Though ADQ’s focus is domestic and on supporting the local economy, Adotevi said the holding company is engaging with foreign companies and investors as part of the process. In August, it announced plans for a 200-hectare facility in Al Ain Industrial City producing 39 kilotons of fresh fruit and vegetables annually, which involves collaboration with three unidentified controlled-environment ag producers.
“Beyond just building one or two hydroponic farms, if you take a five- or a 10-year horizon, we want to be in a position to attract a diverse set of investors who are playing in that sector and who can form part of the ecosystem, can contribute to that ecosystem and can leverage that ecosystem,” Adotevi explained.
Another important part of that ecosystem, he added, is venture capital, where ADQ recently used its DisruptAD platform to co-lead a $105 million Series B for Israeli cultivated meat start-up Aleph Farms alongside L Catterton.
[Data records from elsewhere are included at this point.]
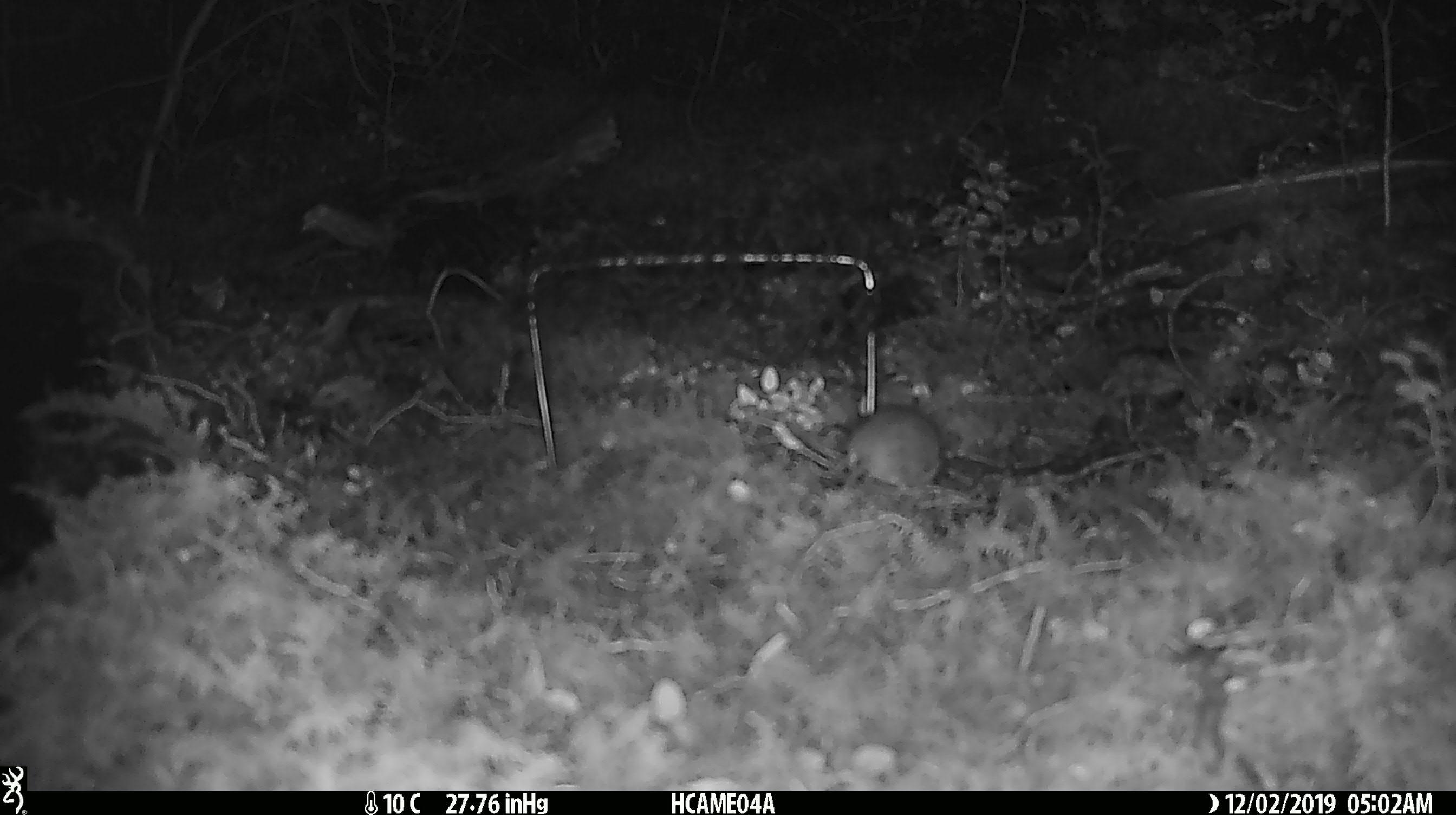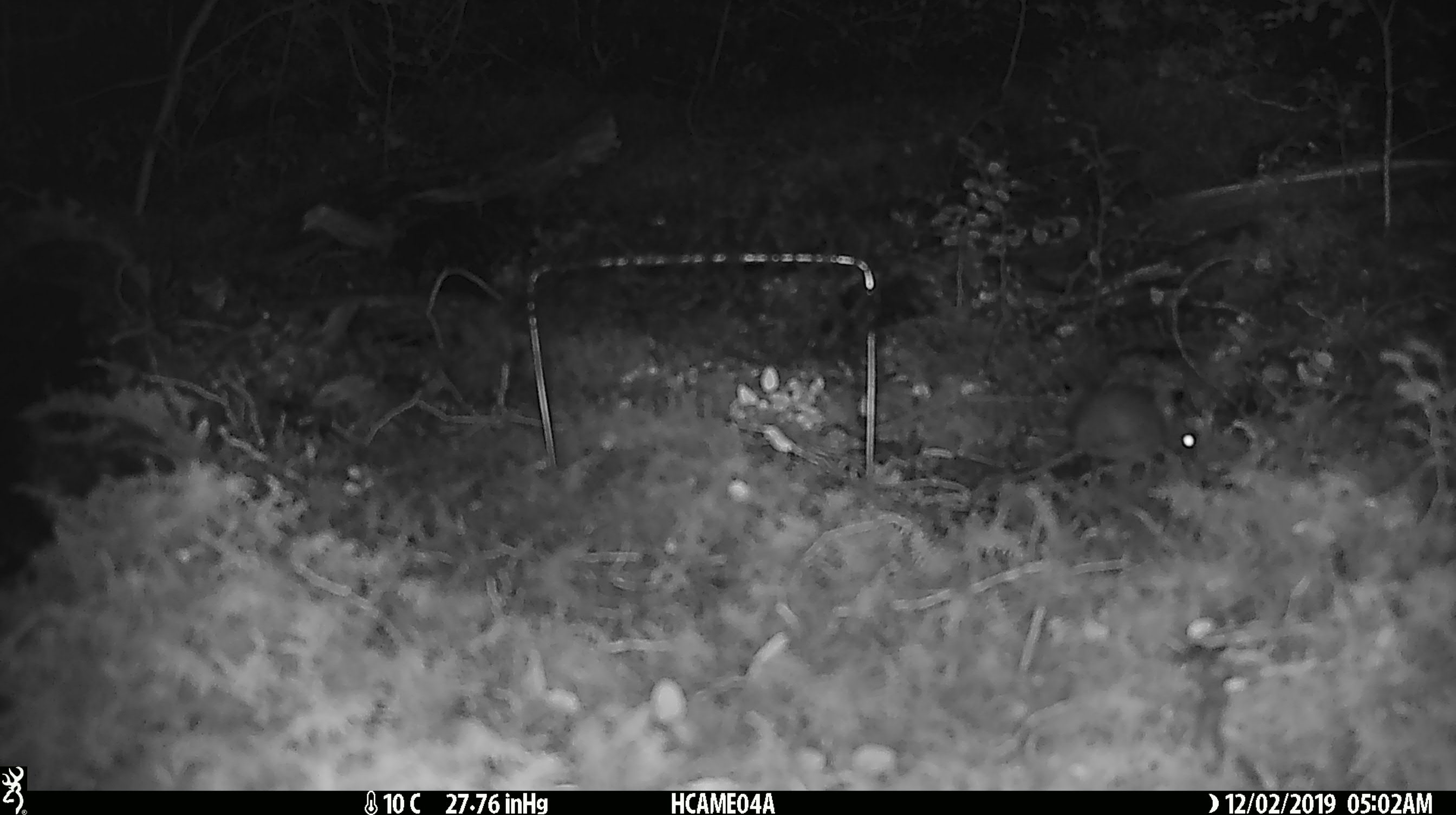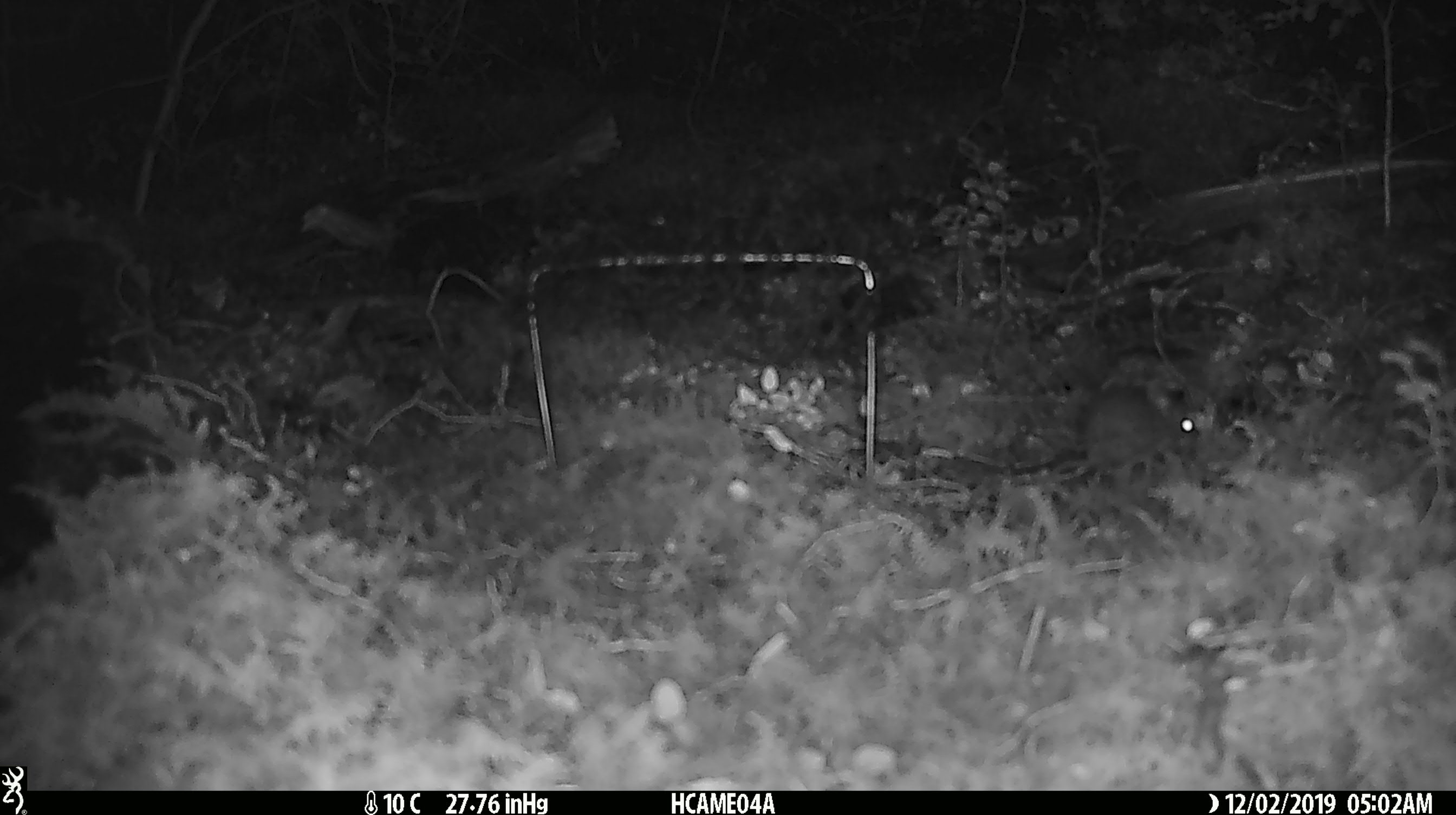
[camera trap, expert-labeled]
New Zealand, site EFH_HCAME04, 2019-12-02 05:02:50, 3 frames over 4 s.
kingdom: Animalia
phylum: Chordata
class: Mammalia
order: Rodentia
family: Muridae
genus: Mus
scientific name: Mus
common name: mouse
Adotevi said that DisruptAD will continue to pursue venture capital investments as part of an effort to find companies well-suited to further development within ADQ.
“Where the final investment fits honestly depends on how early-stage it is and the capabilities we think can manage it best,” he added. “We work as one team and take these investments on a case-by-case basis. We do also have capabilities across the group where we can scale those into full-fledged plants and businesses.”
Although those capabilities dictate that direct investments constitute the majority of ADQ’s focus, Adotevi said it has not ruled out fund investments.
“We also recognize the need to pull together a wider network of specialist investors in the sector, so investing in funds is not something we exclude because it helps expand our perspective on the sectors where we invest,” he said. “This is true not only for food and ag but for the ADQ strategy as a whole.”